In Guatemala, the "pimiento" pepper is stuffed with shredded pork and vegetables. As the Mexican version, it is covered with egg batter and fried. It is served with tomato sauce or inside a bread bun.
- Scandinavian countries: Fyldte peberfrugter (Danish), Täytetyt paprikat (Finnish), Fylltar paprikur (Icelandic), Fylt paprika (Norwegian), Fyllda paprikor (Swedish).
- Baltic countries (Baltic States): Kimšti pipirai (Lithuanian) usually made with ground beef (or pork), rice, various vegetables and spices; Pildīti pipari (Latvian) and Täidisega paprika (Estonian) is word phrase for "stuffed peppers".
Central and Southeast Europe
There are many names for stuffed peppers in the languages of Central and Southeast Europe:
- Filana paprika or Punjena paprika (Croatian)
- Speca të mbushur (Albanian)
- Γεμιστά (Gemista) (Greek)
- Filovana paprika (Bosnian)
- Пуњена паприка (Serbian)
- Filana paprika or Polnjena paprika (Slovenian)
- Faszerowana papryka (Polish)
- Gefüllte Paprika (German)
- Töltött paprika (Hungarian)
- Полнети пиперки (Polneti piperki) (Macedonian)
- Plněná paprika (Czech)
- Plnená Paprika (Slovak)
- Пълнени чушки (Pulneni chushki) (Bulgarian)
- Фарширований перець (Ukrainian)
- Ardei umpluți (Romanian)
- biber dolmasi (Turkish)
This dish consists of peppers filled with minced meat and rice; in all the languages the name translates to a variant of "filled/stuffed/full peppers". Most popular in the Zagorje and Vojvodina regions, it is influenced by Hungarian cuisine. The meat, usually ground beef, is mixed with herbs, spices and rice. In Bulgaria, stuffed peppers are usually eaten with yogurt. Another variety of stuffed peppers in Bulgaria is made with mixed white cheese and eggs instead of meat and rice as stuffing.

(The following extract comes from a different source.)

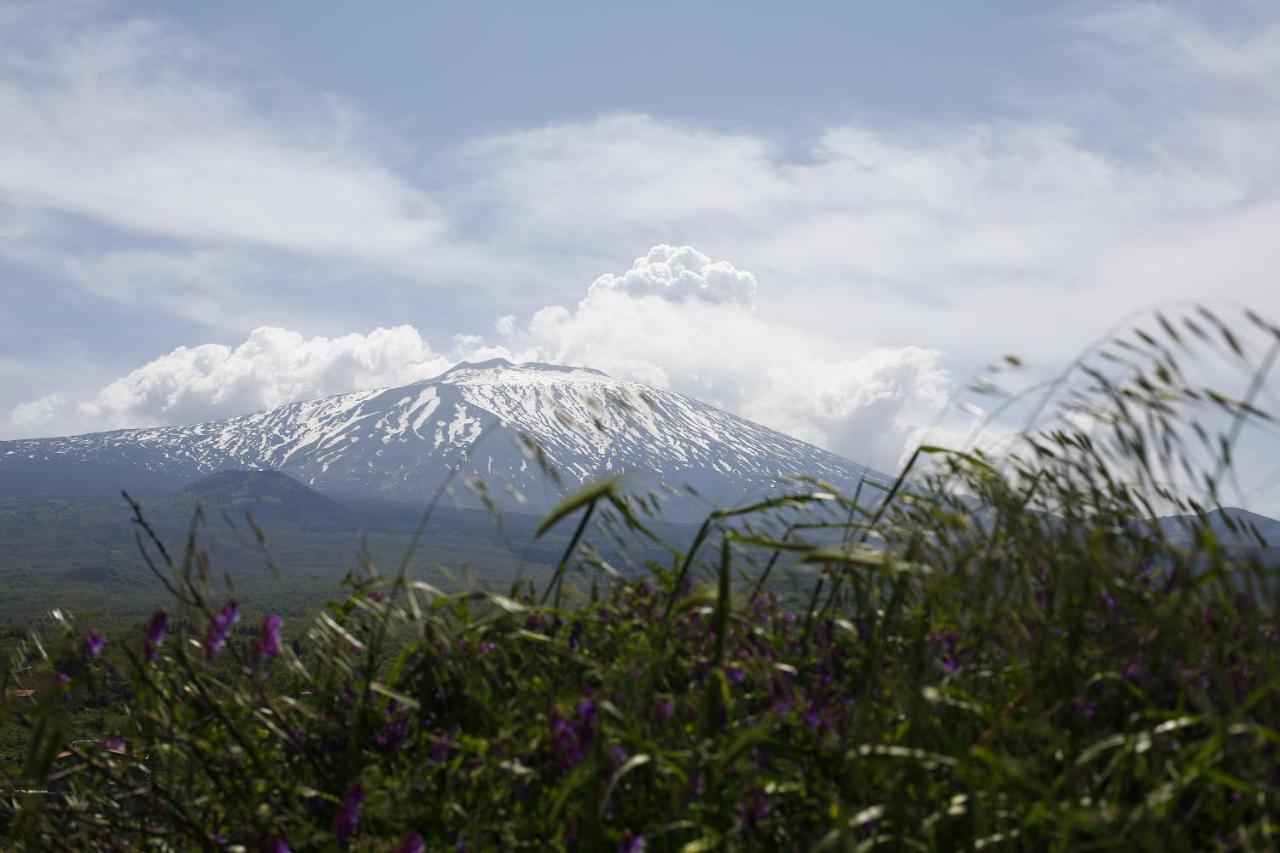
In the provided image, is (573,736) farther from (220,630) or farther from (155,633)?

In Romanian cuisine stuffed peppers are usually prepared with bell peppers stuffed with ground meat (usually pork), rice, onion, and other vegetables and spices and then boiled in a sauce made from cream, tomatoes, and spices.
In Greek cuisine, the dish is called "Γεμιστά" (gemista) and is made mainly from tomatoes and peppers, while the dish is garnished with potatoes or squash blossoms. Eggplants and zucchini are also made which are served with avgolemono or yogurt.

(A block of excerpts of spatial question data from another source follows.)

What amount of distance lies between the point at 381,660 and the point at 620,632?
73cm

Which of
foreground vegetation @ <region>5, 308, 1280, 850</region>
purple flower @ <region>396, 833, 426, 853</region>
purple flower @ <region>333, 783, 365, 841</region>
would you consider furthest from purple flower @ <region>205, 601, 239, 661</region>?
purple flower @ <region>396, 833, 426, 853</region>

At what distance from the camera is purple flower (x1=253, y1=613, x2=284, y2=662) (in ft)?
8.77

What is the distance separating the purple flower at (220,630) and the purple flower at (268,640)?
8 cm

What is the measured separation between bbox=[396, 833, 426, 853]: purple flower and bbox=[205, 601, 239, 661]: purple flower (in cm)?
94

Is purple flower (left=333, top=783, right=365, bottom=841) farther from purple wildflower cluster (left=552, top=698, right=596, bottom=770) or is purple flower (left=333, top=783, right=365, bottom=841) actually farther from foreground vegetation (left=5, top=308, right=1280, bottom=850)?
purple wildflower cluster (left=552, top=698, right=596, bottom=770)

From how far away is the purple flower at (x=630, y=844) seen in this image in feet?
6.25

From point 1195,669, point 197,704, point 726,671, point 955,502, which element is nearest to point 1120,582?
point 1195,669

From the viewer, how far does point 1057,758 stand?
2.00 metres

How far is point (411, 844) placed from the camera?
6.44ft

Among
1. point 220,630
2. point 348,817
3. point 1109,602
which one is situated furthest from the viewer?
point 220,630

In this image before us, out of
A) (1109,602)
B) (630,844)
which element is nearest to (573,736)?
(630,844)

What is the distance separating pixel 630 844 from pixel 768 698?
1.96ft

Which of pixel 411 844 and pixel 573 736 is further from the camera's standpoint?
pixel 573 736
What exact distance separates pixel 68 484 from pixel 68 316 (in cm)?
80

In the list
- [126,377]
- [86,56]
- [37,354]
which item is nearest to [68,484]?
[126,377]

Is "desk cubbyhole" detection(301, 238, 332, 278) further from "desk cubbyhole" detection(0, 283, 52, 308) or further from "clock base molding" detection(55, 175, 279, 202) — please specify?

The filling is usually created with rice, minced meat, tomato, onion or parsley while some regional variations use pine nuts, raisins or cinnamon. In the island of Crete, it is commonly stuffed with oatmeal. In modern variations feta or bacon is used.
Sometimes vine leaves, cabbage leaves and lettuce leaves are also used. Stuffed onions with minced meat are also popular, while quinces get stuffed with lamb meat and pine nuts. Beyond stuffed vegetables, stuffed squid is also a popular dish in Greece.